PN Yogyakarta dalam putusan No 102/PDT.G/2017/PN.Yyk menolak gugatan Suwarsi. Meski demikian Suwarsi CS langsung langsung mengajukan banding. Banding ini juga telah didaftarkan di PN. Selain menolak gugatan Suwarsi, PN Yogya juga menolak gugatan rekovensi yang diajukan KGPAA Paku Alam X.
Dalam gugatan rekonvensi itu Paku Alam X meminta jika gugatan Suwarsi CS ditolak, maka hakim diminta mengabulkan permohonan agar dana ganti rugi tanah bandara bisa dicairkan kepada mereka. Namun hakim berpandgan lain, gugatan rekovensi ini juga ditolak.
Sehari sebelumnya, Rabu (29/8/2018), cucu Pakubuwono (PB) X BRM Muhammad Munier Tjakraningrat melaporkan Suwarsi Cs ke Bareskrim Polri atas dugaan pemalsuan trah keturunan raja untuk menguasai lahan seluas 1.293 hektare senilai sekitar Rp701 miliar yang terkena proyek pembangunan Bandara New Yogyakarta Internasional Airport (NYIA) atau Bandara Kulonprogo.

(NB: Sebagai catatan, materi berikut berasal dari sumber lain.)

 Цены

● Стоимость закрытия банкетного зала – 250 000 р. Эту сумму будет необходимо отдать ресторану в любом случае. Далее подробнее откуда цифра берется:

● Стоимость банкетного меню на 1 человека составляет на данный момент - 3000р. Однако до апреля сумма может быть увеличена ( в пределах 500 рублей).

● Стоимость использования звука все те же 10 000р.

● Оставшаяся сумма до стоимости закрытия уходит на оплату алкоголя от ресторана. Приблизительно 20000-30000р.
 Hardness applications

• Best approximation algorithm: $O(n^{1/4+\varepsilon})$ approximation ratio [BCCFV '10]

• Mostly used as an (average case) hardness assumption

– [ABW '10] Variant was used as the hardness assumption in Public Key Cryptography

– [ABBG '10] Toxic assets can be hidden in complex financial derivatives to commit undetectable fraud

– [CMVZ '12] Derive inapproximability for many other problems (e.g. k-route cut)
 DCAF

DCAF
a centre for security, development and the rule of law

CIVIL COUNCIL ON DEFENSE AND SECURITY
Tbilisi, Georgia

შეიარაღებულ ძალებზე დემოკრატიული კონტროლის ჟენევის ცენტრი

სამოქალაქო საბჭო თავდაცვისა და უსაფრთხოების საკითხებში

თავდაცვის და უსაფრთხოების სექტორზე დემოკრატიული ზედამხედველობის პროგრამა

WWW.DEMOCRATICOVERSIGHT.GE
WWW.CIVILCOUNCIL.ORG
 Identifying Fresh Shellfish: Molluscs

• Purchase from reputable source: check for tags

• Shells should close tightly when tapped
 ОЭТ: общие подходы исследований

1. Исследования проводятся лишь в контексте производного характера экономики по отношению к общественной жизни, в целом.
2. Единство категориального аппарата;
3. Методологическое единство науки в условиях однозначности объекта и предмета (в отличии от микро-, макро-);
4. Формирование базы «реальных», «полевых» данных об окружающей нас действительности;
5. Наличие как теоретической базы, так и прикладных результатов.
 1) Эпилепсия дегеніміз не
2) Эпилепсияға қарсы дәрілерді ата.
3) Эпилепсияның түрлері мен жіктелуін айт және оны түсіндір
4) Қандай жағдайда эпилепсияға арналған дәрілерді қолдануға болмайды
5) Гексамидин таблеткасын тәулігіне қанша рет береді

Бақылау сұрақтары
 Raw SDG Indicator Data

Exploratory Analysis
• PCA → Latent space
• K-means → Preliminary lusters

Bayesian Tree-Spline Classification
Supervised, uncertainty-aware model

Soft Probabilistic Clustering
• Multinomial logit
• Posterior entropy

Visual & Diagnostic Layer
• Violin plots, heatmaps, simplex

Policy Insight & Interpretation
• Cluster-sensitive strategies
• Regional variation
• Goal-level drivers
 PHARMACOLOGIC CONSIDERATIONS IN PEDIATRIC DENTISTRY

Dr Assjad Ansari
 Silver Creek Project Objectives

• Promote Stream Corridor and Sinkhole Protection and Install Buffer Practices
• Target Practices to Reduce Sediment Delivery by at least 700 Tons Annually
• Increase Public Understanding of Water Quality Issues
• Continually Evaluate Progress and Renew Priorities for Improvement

Suwarsi Cs juga diduga memalsukan sumpah palsu, keterangan palsu, pengaduan palsu, dan pencemaran nama baik. Laporan terdaftar dengan nomor LP/B/1054/VIII/2018/BARESKRIM, Rabu (29/8/2019). Adapun kedelapan terlapor yakni Suwarsi (74), Eko Wijanarko (59), DM Endah Prihatini (52), Hekso Leksmono Purnomowatie (44), Nugroho Budiyanto (41), Rangga Eko Saputro (24), Diah Putri Anggraini (20), dan Ida Ayuningtyas (19).